Professor Ying Cheng, MD, Director of Jilin Lung Cancer Diagnosis and Treatment Centre, and principal investigator in China said: “The approval of osimertinib with the addition of chemotherapy in China is critical for the treatment of the largest population of patients with EGFR-mutated lung cancer worldwide. These patients will now have a choice of two highly effective osimertinib-based options for 1st-line treatment, allowing physicians to tailor their approach to their patients. This is especially important for those with a poorer prognosis, such as cancer that has spread to the brain or those who have L858R mutations.”
Dave Fredrickson, Executive Vice President, Oncology Business Unit, AstraZeneca, said: “Tagrisso with the addition of chemotherapy in FLAURA2 has not only shown unprecedented progression-free survival in the overall trial population, but also among Chinese patients, reducing the risk of disease progression by nearly half. This approval reinforces Tagrisso as a backbone therapy in EGFR-mutated lung cancer and acknowledges its important role, as monotherapy or with chemotherapy, in addressing the high prevalence of this disease in Asian countries and China, specifically.”

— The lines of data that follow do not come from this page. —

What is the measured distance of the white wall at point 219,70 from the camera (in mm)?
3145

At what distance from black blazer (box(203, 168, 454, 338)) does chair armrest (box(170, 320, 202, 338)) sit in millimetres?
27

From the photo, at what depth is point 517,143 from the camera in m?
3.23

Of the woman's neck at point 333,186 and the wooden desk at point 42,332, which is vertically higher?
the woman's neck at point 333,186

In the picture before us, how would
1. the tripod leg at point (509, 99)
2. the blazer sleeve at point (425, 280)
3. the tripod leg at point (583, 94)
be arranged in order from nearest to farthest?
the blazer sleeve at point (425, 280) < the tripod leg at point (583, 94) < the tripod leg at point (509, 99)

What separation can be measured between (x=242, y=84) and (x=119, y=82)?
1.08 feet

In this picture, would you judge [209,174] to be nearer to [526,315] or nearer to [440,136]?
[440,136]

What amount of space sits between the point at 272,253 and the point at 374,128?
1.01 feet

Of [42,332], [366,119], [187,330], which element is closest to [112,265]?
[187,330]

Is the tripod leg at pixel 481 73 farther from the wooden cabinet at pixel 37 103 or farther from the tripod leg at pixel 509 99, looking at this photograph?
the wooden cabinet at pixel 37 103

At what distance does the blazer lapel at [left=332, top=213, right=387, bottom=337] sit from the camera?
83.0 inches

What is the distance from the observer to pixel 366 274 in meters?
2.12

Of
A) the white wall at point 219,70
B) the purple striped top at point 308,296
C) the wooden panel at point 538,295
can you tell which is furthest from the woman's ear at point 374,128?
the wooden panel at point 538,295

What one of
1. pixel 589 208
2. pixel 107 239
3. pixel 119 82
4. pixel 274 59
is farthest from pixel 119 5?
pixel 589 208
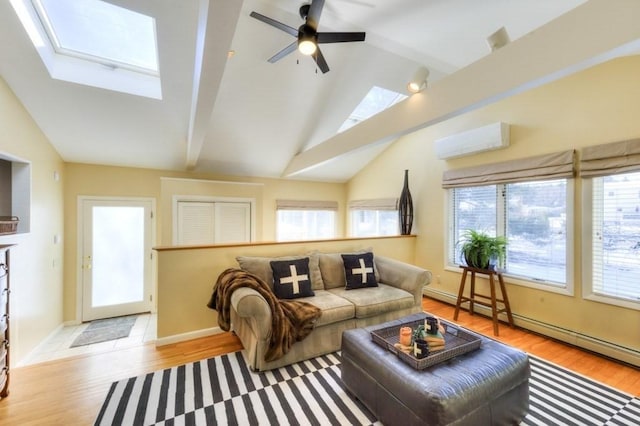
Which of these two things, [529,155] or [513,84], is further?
[529,155]

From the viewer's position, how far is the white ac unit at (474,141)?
3.32m

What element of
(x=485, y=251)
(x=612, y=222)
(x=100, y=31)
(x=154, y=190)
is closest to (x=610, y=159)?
(x=612, y=222)

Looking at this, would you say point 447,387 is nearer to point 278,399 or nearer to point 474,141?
point 278,399

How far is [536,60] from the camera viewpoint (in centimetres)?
180

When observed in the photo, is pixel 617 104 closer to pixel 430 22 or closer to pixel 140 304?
pixel 430 22

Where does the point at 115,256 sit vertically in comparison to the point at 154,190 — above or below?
below

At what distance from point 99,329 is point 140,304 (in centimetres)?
64

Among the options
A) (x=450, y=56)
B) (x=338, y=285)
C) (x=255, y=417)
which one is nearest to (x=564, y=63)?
(x=450, y=56)

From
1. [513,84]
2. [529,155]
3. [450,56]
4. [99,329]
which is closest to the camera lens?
[513,84]

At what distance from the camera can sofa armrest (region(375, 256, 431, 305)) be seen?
10.4 feet

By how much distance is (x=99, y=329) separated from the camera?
392 centimetres

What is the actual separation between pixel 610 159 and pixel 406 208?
2493mm

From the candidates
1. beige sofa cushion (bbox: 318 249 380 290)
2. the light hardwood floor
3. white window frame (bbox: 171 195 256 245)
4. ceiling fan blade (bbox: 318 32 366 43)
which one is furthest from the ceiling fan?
white window frame (bbox: 171 195 256 245)

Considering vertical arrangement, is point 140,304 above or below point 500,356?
below
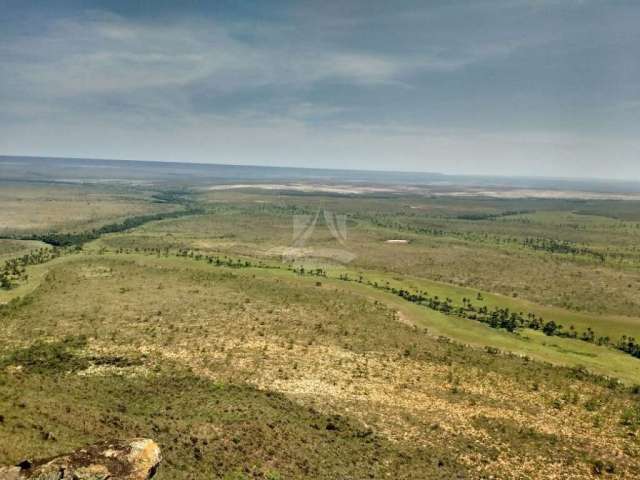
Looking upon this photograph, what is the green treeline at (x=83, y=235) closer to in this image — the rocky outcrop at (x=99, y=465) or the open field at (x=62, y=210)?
the open field at (x=62, y=210)

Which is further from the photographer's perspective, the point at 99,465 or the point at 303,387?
the point at 303,387

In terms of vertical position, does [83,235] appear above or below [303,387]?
above

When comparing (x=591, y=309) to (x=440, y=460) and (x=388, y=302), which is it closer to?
(x=388, y=302)

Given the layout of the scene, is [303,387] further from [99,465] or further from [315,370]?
[99,465]

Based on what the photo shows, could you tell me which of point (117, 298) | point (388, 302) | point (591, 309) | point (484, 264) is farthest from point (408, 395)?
point (484, 264)

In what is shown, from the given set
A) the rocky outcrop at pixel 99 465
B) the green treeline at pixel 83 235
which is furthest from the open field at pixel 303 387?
the green treeline at pixel 83 235

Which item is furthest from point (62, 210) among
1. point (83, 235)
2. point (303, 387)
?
point (303, 387)
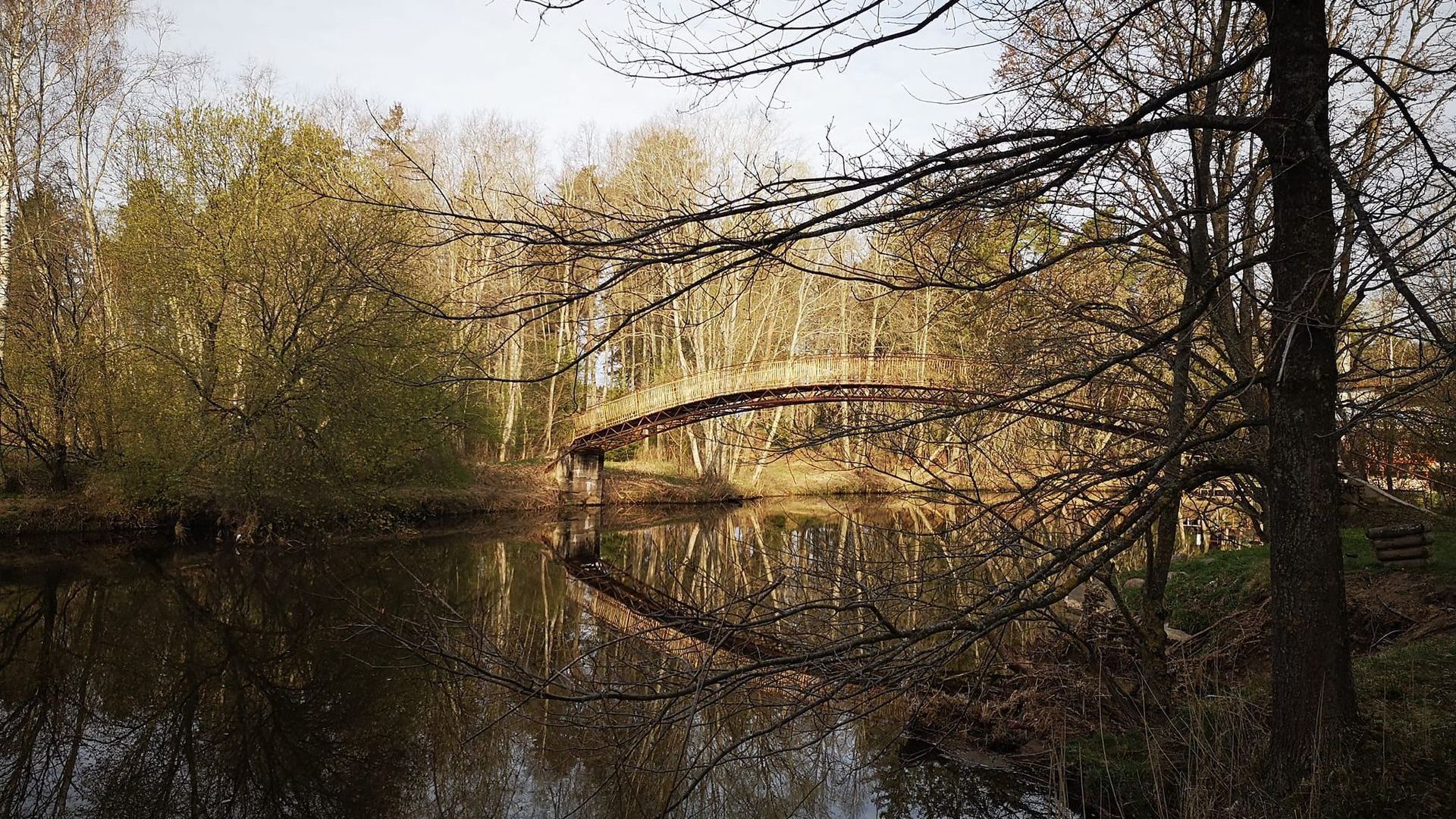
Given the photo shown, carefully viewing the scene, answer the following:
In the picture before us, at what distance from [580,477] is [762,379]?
604 cm

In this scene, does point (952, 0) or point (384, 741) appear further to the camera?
point (384, 741)

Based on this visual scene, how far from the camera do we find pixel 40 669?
6.87 meters

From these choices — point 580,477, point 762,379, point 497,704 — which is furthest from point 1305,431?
point 580,477

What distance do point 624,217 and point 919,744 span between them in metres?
4.23

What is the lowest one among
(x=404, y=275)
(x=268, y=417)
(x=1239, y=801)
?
(x=1239, y=801)

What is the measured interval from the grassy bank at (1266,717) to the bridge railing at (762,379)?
9750mm

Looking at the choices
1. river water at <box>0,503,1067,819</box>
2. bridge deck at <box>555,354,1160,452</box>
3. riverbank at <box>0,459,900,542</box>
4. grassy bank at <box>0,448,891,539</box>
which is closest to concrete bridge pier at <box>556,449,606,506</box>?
bridge deck at <box>555,354,1160,452</box>

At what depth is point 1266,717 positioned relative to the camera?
404 cm

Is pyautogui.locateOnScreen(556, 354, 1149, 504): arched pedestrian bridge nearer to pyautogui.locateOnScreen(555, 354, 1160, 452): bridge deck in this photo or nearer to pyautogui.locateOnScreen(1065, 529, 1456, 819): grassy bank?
pyautogui.locateOnScreen(555, 354, 1160, 452): bridge deck

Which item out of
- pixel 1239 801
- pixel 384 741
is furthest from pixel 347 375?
pixel 1239 801

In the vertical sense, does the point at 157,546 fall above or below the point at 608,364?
below

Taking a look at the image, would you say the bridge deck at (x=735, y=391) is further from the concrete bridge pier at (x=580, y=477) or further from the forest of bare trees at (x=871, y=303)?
the forest of bare trees at (x=871, y=303)

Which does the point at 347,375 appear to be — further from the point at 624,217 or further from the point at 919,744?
the point at 624,217

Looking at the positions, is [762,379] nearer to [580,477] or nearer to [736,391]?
[736,391]
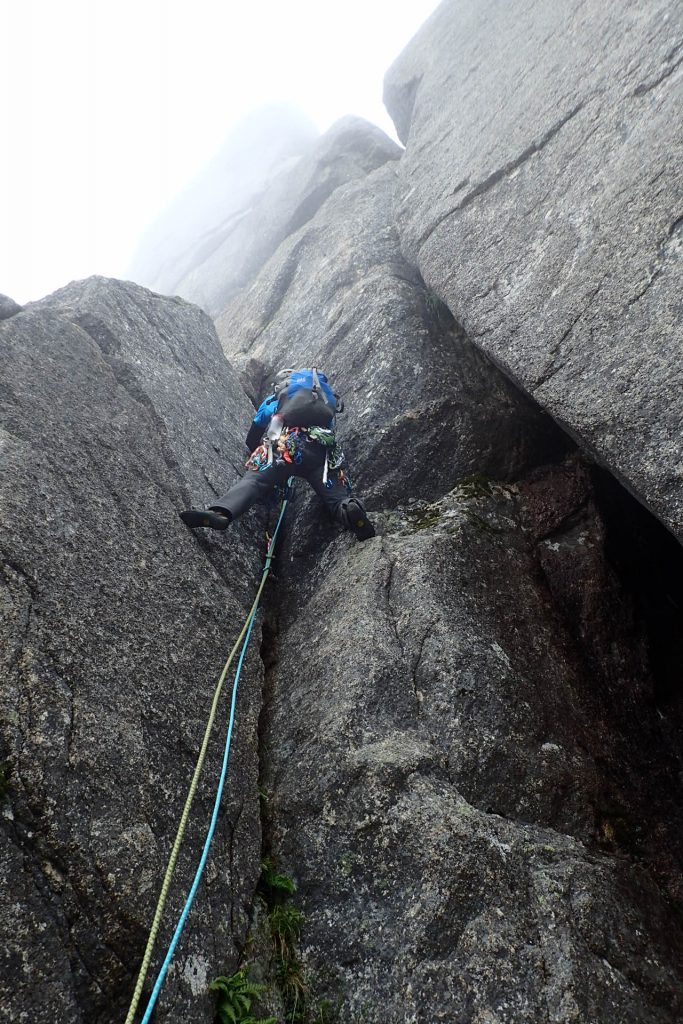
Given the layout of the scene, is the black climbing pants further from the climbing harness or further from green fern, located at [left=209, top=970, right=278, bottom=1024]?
green fern, located at [left=209, top=970, right=278, bottom=1024]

The safety profile of Tagrisso with the addition of chemotherapy was generally manageable and consistent with the established profiles of the individual medicines. Adverse event (AE) rates were higher in the Tagrisso plus chemotherapy arm, driven by well-characterised chemotherapy-related AEs. Discontinuation rates of Tagrisso due to AEs were 11% for Tagrisso plus chemotherapy and 6% for monotherapy.
Tagrisso is approved as monotherapy in more than 100 countries including in the US, EU, China and Japan. Approved indications include for 1st-line treatment of patients with locally advanced or metastatic EGFRm NSCLC, locally advanced or metastatic EGFR T790M mutation-positive NSCLC, and adjuvant treatment of early-stage EGFRm NSCLC. In addition to this new approval in China, Tagrisso with the addition of chemotherapy is also approved in the US and several other countries for 1st-line treatment of patients with locally advanced or metastatic EGFRm NSCLC.